The specific rounding that causes this difference should be clear if you look at the exact binary values:
1.0001001001001001001001001001001001001001001001001001001001001001001001...
1.0001001001001001001001001001001001001001001001001001100110011001100110...
^ last bit of mantissa
It works out in this case that the former result, numerically 15/14, happens to be the most accurate representation of the exact value. This is an example of how leaving division until the end benefits you. But again, this rule only holds as long as the values you're working with don't use the full precision of the data type. Once you start working with inexact (rounded) values, you no longer protect yourself from further roundoff errors by doing the multiplications first.

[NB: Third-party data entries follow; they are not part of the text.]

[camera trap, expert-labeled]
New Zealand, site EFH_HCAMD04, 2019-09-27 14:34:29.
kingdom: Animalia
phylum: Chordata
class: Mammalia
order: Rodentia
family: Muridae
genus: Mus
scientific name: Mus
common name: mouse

It has to do with how the double type is implemented and the fact that the floating-point types don't make the same precision guarantees as other simpler numerical types. Although the following answer is more specifically about sums, it also answers your question by explaining how there is no guarantee of infinite precision in floating-point mathematical operations: Why does changing the sum order returns a different result?. Essentially you should never attempt to determine the equality of floating-point values without specifying an acceptable margin of error. Google's Guava library includes DoubleMath.fuzzyEquals(double, double, double) to determine the equality of two double values within a certain precision. If you wish to read up on the specifics of floating-point equality this site is quite useful; the same site also explains floating-point rounding errors. In summation: the expected and actual values of your calculation differ because of the rounding differing between the calculations due to the order of operations.

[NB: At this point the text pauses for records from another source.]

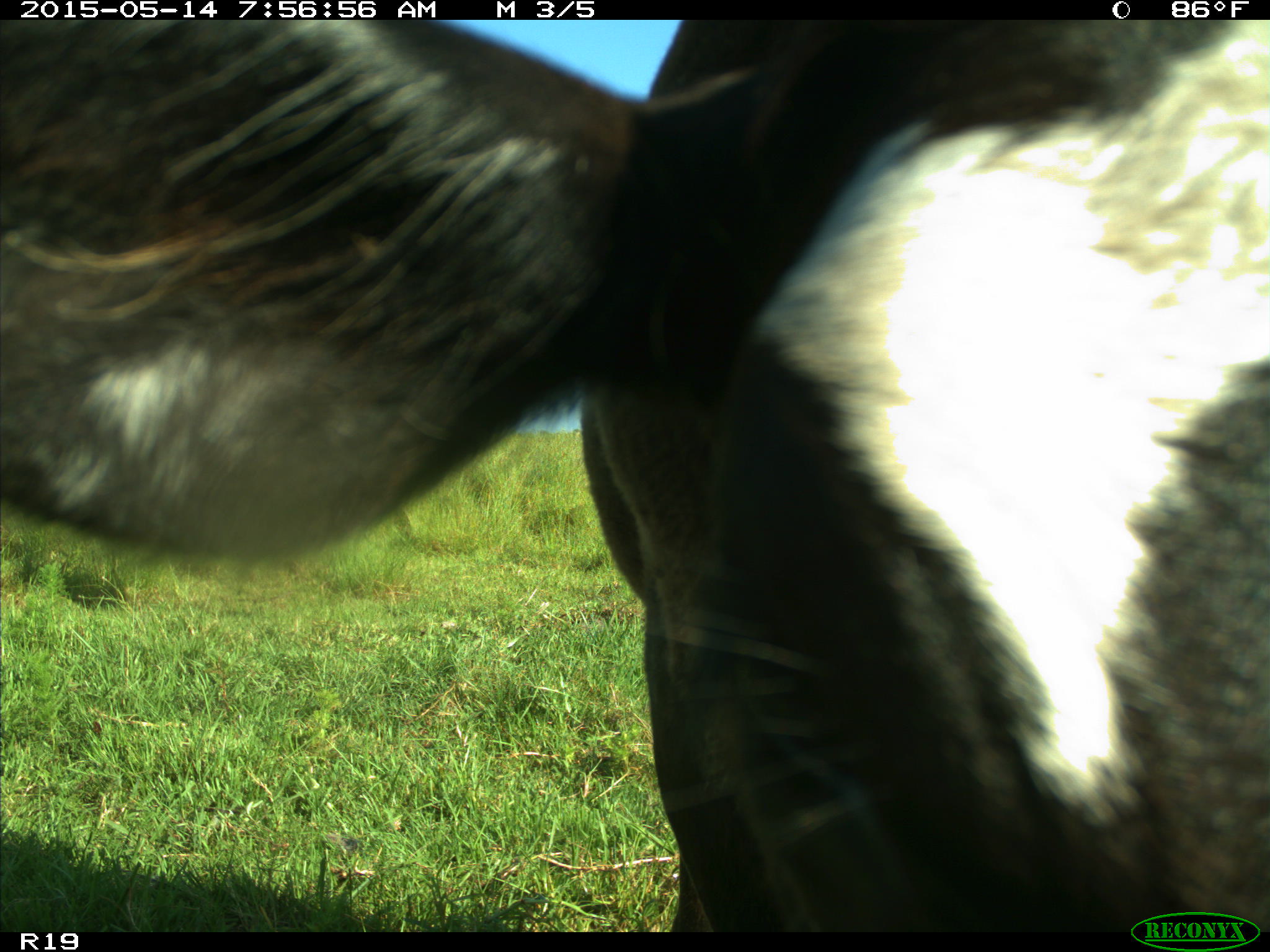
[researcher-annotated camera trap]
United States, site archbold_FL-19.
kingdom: Animalia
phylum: Chordata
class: Mammalia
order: Artiodactyla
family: Bovidae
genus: Bos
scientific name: Bos taurus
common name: domestic cow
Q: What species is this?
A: Bos taurus (domestic cow).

Let's simplify things a bit. What you want to know is why 450d / 420 and 450d / 7 / 60 (specifically) give different results.
Let's see how division is performed in IEE double-precision floating point format. Without going deep into implementation details, it's basically XOR-ing the sign bit, subtracting the exponent of the divisor from the exponent of the dividend, dividing the mantissas, and normalizing the result.
First, we should represent our numbers in the proper format for double:
450 is 0 10000000111 1100001000000000000000000000000000000000000000000000
420 is 0 10000000111 1010010000000000000000000000000000000000000000000000
7 is 0 10000000001 1100000000000000000000000000000000000000000000000000
60 is 0 10000000100 1110000000000000000000000000000000000000000000000000
Let's first divide 450 by 420
First comes the sign bit, it's 0 (0 xor 0 == 0).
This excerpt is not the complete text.